The numerator is simply the difference between the observed counts and the expected counts in the entry\(_{11}\) of the \(k^{th}\) table (for the \(k^{th}\) department). The denominator is the sum of the variances of \(k\) tables. The variance of each table is the product of the 4 marginal sums (two row marginal sums and two column marginal sums) divided by \(N^2(N-1)\), where \(N\) is the total sum of the \(k^{th}\) table. This statistic \(M^2\) can be evaluated as a chi-square on 1 \(df\). The below codes are used to declare a 3-dimensional matrix (or called array) to store the graduate admission data, and to compute the observed and expected counts in each cell\(_{11}\).

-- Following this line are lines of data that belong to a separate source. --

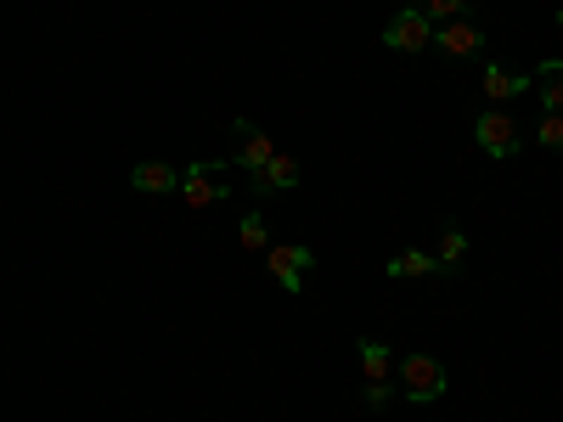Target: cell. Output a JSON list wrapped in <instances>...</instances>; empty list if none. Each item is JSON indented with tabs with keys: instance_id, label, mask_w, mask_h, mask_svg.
<instances>
[{
	"instance_id": "obj_8",
	"label": "cell",
	"mask_w": 563,
	"mask_h": 422,
	"mask_svg": "<svg viewBox=\"0 0 563 422\" xmlns=\"http://www.w3.org/2000/svg\"><path fill=\"white\" fill-rule=\"evenodd\" d=\"M130 186H135L141 198H169V192H180V169L147 158V164H135V169H130Z\"/></svg>"
},
{
	"instance_id": "obj_6",
	"label": "cell",
	"mask_w": 563,
	"mask_h": 422,
	"mask_svg": "<svg viewBox=\"0 0 563 422\" xmlns=\"http://www.w3.org/2000/svg\"><path fill=\"white\" fill-rule=\"evenodd\" d=\"M231 135H238V164H231V169H260V164H271L276 158V141L260 130V124H249V119H238V124H231Z\"/></svg>"
},
{
	"instance_id": "obj_19",
	"label": "cell",
	"mask_w": 563,
	"mask_h": 422,
	"mask_svg": "<svg viewBox=\"0 0 563 422\" xmlns=\"http://www.w3.org/2000/svg\"><path fill=\"white\" fill-rule=\"evenodd\" d=\"M558 29H563V12H558Z\"/></svg>"
},
{
	"instance_id": "obj_18",
	"label": "cell",
	"mask_w": 563,
	"mask_h": 422,
	"mask_svg": "<svg viewBox=\"0 0 563 422\" xmlns=\"http://www.w3.org/2000/svg\"><path fill=\"white\" fill-rule=\"evenodd\" d=\"M389 395H395L389 384H366V406H372V411H384V406H389Z\"/></svg>"
},
{
	"instance_id": "obj_16",
	"label": "cell",
	"mask_w": 563,
	"mask_h": 422,
	"mask_svg": "<svg viewBox=\"0 0 563 422\" xmlns=\"http://www.w3.org/2000/svg\"><path fill=\"white\" fill-rule=\"evenodd\" d=\"M411 7L429 18V23H451V18H467V0H411Z\"/></svg>"
},
{
	"instance_id": "obj_17",
	"label": "cell",
	"mask_w": 563,
	"mask_h": 422,
	"mask_svg": "<svg viewBox=\"0 0 563 422\" xmlns=\"http://www.w3.org/2000/svg\"><path fill=\"white\" fill-rule=\"evenodd\" d=\"M536 141L547 153H563V113H547L541 124H536Z\"/></svg>"
},
{
	"instance_id": "obj_2",
	"label": "cell",
	"mask_w": 563,
	"mask_h": 422,
	"mask_svg": "<svg viewBox=\"0 0 563 422\" xmlns=\"http://www.w3.org/2000/svg\"><path fill=\"white\" fill-rule=\"evenodd\" d=\"M395 378H400V389H406V400L411 406H434L440 395H445V360H434V355H406V360H395Z\"/></svg>"
},
{
	"instance_id": "obj_10",
	"label": "cell",
	"mask_w": 563,
	"mask_h": 422,
	"mask_svg": "<svg viewBox=\"0 0 563 422\" xmlns=\"http://www.w3.org/2000/svg\"><path fill=\"white\" fill-rule=\"evenodd\" d=\"M355 349H361V378H366V384H389V378H395V355H389V344L361 338Z\"/></svg>"
},
{
	"instance_id": "obj_3",
	"label": "cell",
	"mask_w": 563,
	"mask_h": 422,
	"mask_svg": "<svg viewBox=\"0 0 563 422\" xmlns=\"http://www.w3.org/2000/svg\"><path fill=\"white\" fill-rule=\"evenodd\" d=\"M310 265H316V254H310L305 243H276V248H265V270H271L288 293L305 288V270H310Z\"/></svg>"
},
{
	"instance_id": "obj_9",
	"label": "cell",
	"mask_w": 563,
	"mask_h": 422,
	"mask_svg": "<svg viewBox=\"0 0 563 422\" xmlns=\"http://www.w3.org/2000/svg\"><path fill=\"white\" fill-rule=\"evenodd\" d=\"M434 45H440L445 57H474L479 45H485V34H479L474 23H467V18H451L445 29H434Z\"/></svg>"
},
{
	"instance_id": "obj_14",
	"label": "cell",
	"mask_w": 563,
	"mask_h": 422,
	"mask_svg": "<svg viewBox=\"0 0 563 422\" xmlns=\"http://www.w3.org/2000/svg\"><path fill=\"white\" fill-rule=\"evenodd\" d=\"M389 276L395 281H406V276H440V265H434V254H422V248H400L389 259Z\"/></svg>"
},
{
	"instance_id": "obj_1",
	"label": "cell",
	"mask_w": 563,
	"mask_h": 422,
	"mask_svg": "<svg viewBox=\"0 0 563 422\" xmlns=\"http://www.w3.org/2000/svg\"><path fill=\"white\" fill-rule=\"evenodd\" d=\"M180 198L186 209H214L231 198V164L225 158H203L192 169H180Z\"/></svg>"
},
{
	"instance_id": "obj_5",
	"label": "cell",
	"mask_w": 563,
	"mask_h": 422,
	"mask_svg": "<svg viewBox=\"0 0 563 422\" xmlns=\"http://www.w3.org/2000/svg\"><path fill=\"white\" fill-rule=\"evenodd\" d=\"M474 135H479V147H485L490 158H512V153H519V130H512V119H507L501 108H490V113H479V124H474Z\"/></svg>"
},
{
	"instance_id": "obj_12",
	"label": "cell",
	"mask_w": 563,
	"mask_h": 422,
	"mask_svg": "<svg viewBox=\"0 0 563 422\" xmlns=\"http://www.w3.org/2000/svg\"><path fill=\"white\" fill-rule=\"evenodd\" d=\"M519 90H530L525 74H512L507 63H490V68H485V97H490V102H507V97H519Z\"/></svg>"
},
{
	"instance_id": "obj_13",
	"label": "cell",
	"mask_w": 563,
	"mask_h": 422,
	"mask_svg": "<svg viewBox=\"0 0 563 422\" xmlns=\"http://www.w3.org/2000/svg\"><path fill=\"white\" fill-rule=\"evenodd\" d=\"M462 259H467V237H462V225H445V231H440V248H434V265H440V276L462 270Z\"/></svg>"
},
{
	"instance_id": "obj_7",
	"label": "cell",
	"mask_w": 563,
	"mask_h": 422,
	"mask_svg": "<svg viewBox=\"0 0 563 422\" xmlns=\"http://www.w3.org/2000/svg\"><path fill=\"white\" fill-rule=\"evenodd\" d=\"M249 186H254V198H276V192H294V186H299V164H294L288 153H276L271 164H260V169L249 175Z\"/></svg>"
},
{
	"instance_id": "obj_11",
	"label": "cell",
	"mask_w": 563,
	"mask_h": 422,
	"mask_svg": "<svg viewBox=\"0 0 563 422\" xmlns=\"http://www.w3.org/2000/svg\"><path fill=\"white\" fill-rule=\"evenodd\" d=\"M530 85L541 90V108H547V113H563V57H547V63L530 74Z\"/></svg>"
},
{
	"instance_id": "obj_15",
	"label": "cell",
	"mask_w": 563,
	"mask_h": 422,
	"mask_svg": "<svg viewBox=\"0 0 563 422\" xmlns=\"http://www.w3.org/2000/svg\"><path fill=\"white\" fill-rule=\"evenodd\" d=\"M238 243H243L249 254H265V248H271V231H265V214H243V225H238Z\"/></svg>"
},
{
	"instance_id": "obj_4",
	"label": "cell",
	"mask_w": 563,
	"mask_h": 422,
	"mask_svg": "<svg viewBox=\"0 0 563 422\" xmlns=\"http://www.w3.org/2000/svg\"><path fill=\"white\" fill-rule=\"evenodd\" d=\"M384 45H389V52H422V45H434V23L429 18H422L417 7H406V12H395L389 18V29H384Z\"/></svg>"
}]
</instances>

# Declare an array to store all data
all.dta<-array(c(512,313,89,19,
353,207,17,8,
120,205,202,391,
138,279,131,244,
53,138,94,299,
22,351,24,317),c(2,2,6))
all.dta
## , , 1
##
## [,1] [,2]
## [1,] 512 89
## [2,] 313 19
##
## , , 2
##
## [,1] [,2]
## [1,] 353 17
## [2,] 207 8
##
## , , 3
##
## [,1] [,2]
## [1,] 120 202
## [2,] 205 391
##
## , , 4
##
## [,1] [,2]
## [1,] 138 131
## [2,] 279 244
##
## , , 5
##
## [,1] [,2]
## [1,] 53 94
## [2,] 138 299
##
## , , 6
##
## [,1] [,2]
## [1,] 22 24
## [2,] 351 317
# Compute the expected value of cell11
Obs<-all.dta[1,1,]
Eps<-sapply(1:6,function(k){
temp<-all.dta[,,k]
return((colSums(temp)[1]*rowSums(temp)[1])/sum(temp))
})
Now we compute the variance for each cell\(_{11}\). The below shows exactly the same content of Table 6.10.
variances<-sapply(1:6,function(k){
temp<-all.dta[,,k]
numerator<-prod(c(colSums(temp),rowSums(temp)))
denominator<-sum(temp)^2*(sum(temp)-1)
return(numerator/denominator)
})
cbind(Obs,Eps,variances)
## Obs Eps variances
## [1,] 512 531.43087 21.913465
## [2,] 353 354.18803 5.572417
## [3,] 120 113.99782 47.861410
## [4,] 138 141.63258 44.339873
## [5,] 53 48.07705 24.251044
## [6,] 22 24.03081 10.752552
We can compute the Mantel-Haenszel statistic \(M^2\). The \(p\) value is larger than .05. Thus, we cannot reject \(H_o\) that there is no gender discrimination on graduate admission.
n.m<-(abs(sum(Obs)-sum(Eps))-0.5)^2
d.m<-sum(variances)
m<-n.m/d.m
1-pchisq(m,1)
## [1] 0.2322635
The frequency distribution of all cells in Department A is different from other departments. However, the assumption of the Mantel_Haensel statistic is that departments are homogeneous with respect to the pattern of admissions. Thus, we compute \(M^2\) without Department A.
n.m2<-(abs(sum(Obs[-1])-sum(Eps[-1]))-0.5)^2
d.m2<-sum(variances[-1])
m2<-n.m2/d.m2
1-pchisq(m2,1)
## [1] 0.7564553
Back to the case of UC Berkeley, what is wrong with the data? If you calculate the admission rate for each department, you will find Department A and Department B have an admission rate over 50%. These departments happen to have more male applicants, thus creating a false association between gender and admission descision.